Gnawing questions

 An older relative whom I care deeply about always challenged me with a rather narrow perspective related to who I am and my value as an individual, and as this relative has aged, it seems that she remembers one significant fact about me and repeatedly asks me about that fact. Then when I answer her questions, she grimaces with disapproval of my answer. The conversation repeats again and again and again. 

This repetition drills into my soul challenging my very being. Why? 

I know exactly why. It is because this relative, rather than see me as a whole person, always saw me with a very narrow perspective which negated the fullness of who I am and what I am about, and when she asks me the same question over and over and is quickly dismayed at my response, I am reminded of that narrow, rather dimishing, perspective--a perspective that dehumanizes me in many ways.

Yet, at this point, I can't condemn the relative for her perseveration as it is out of her control. But what I can do is decide how I'll deal with the situation. 

So today when the repetition began, I had little patience for it because I had not thought it through.
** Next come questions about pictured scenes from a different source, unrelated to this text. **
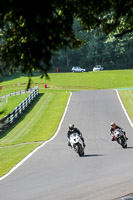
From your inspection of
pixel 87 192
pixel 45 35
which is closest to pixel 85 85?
pixel 87 192

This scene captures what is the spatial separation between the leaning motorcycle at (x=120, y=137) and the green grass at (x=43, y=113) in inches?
185

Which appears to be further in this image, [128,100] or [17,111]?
[128,100]

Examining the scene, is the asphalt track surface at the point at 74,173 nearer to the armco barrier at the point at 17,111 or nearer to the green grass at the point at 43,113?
the green grass at the point at 43,113

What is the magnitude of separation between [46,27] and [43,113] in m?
37.2

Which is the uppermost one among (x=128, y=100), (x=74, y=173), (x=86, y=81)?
(x=86, y=81)

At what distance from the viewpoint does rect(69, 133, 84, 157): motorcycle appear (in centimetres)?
2018

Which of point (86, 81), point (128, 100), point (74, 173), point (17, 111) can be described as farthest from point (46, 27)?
point (86, 81)

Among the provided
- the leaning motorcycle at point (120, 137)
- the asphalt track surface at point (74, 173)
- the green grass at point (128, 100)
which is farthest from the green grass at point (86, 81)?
the leaning motorcycle at point (120, 137)

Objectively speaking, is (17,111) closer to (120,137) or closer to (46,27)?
(120,137)

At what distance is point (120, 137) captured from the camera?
22.8m

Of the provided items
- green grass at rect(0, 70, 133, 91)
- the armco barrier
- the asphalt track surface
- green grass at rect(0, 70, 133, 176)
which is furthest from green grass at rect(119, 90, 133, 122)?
green grass at rect(0, 70, 133, 91)

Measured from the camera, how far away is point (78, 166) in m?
17.2

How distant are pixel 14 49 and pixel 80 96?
44.8m

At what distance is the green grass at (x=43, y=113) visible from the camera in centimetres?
2512
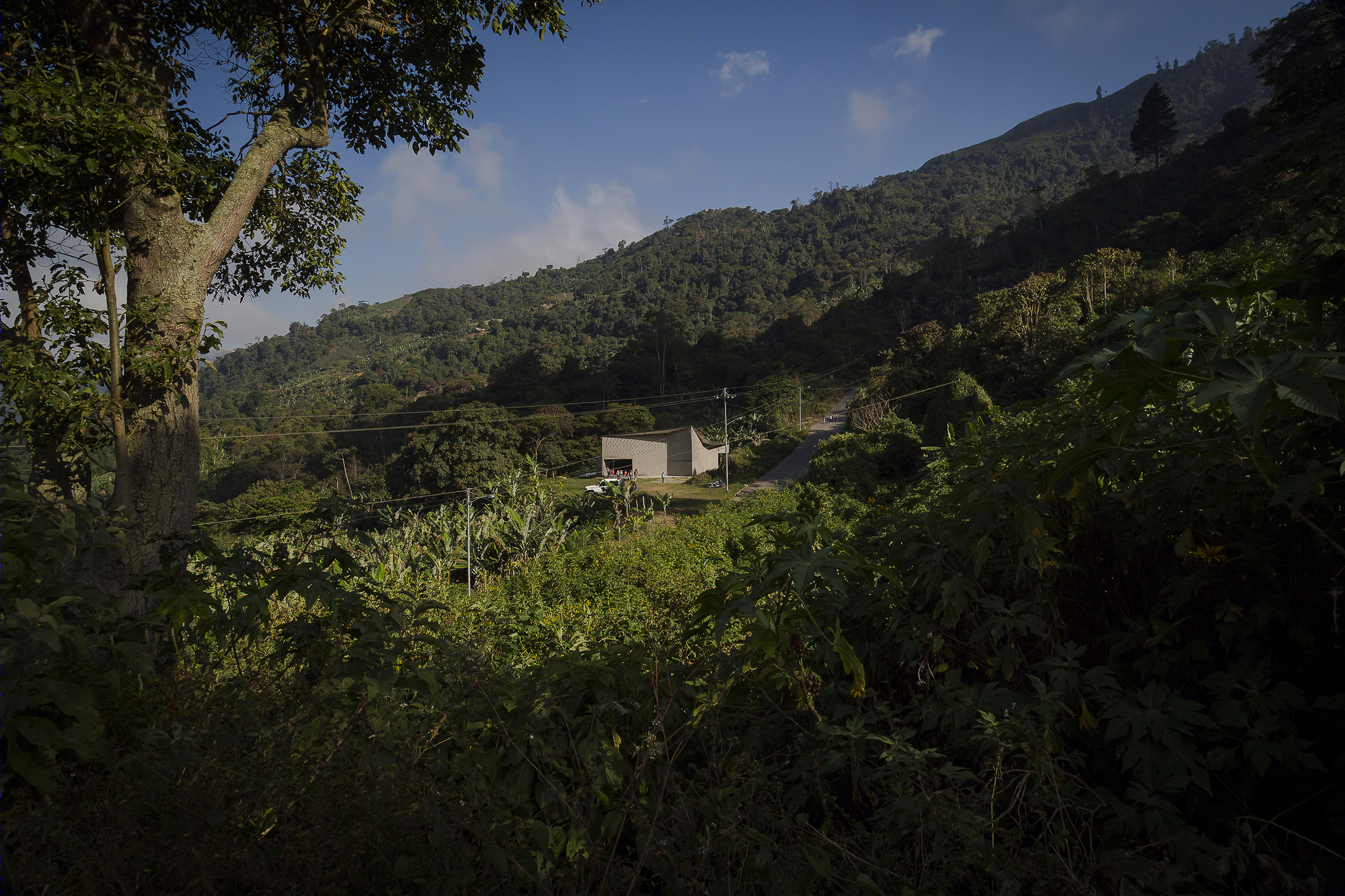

I shifted the conversation in a non-productive way. That only spelled greater struggle, and I don't want to repeat that. 

Bottom line, I have to simply acknowledge that for this person I was a sliver of who I really am. That is a painful revelation. And when I think about if I could have changed that, the truth is that there was little opportunity over time to change that as the two of us hung onto that sliver as a point of connection for a long time--in a sense, that was a tie that kept us connected and thus a strong tie. It is also a tie that spoke greatly of my relative's hopes and dreams about life. 

In the depth of me, I only want what is right and good for this person so in the days ahead, I'll allow some patient time for the repetitious question and answer. I may decide to change the answer just to get a smile rather than a grimace. 'll give it a good 15 minutes here and there as I accompany my relative, and then I'll move away from the situation to remind myself via actions of the fullness of who I am.

Also, I'll work to know those I love with a greater breadth by listening to them, hearing their stories, and acknowledging the fullness of who they are. That is the way I want to show my loved ones the respect and love they deserve. Onward.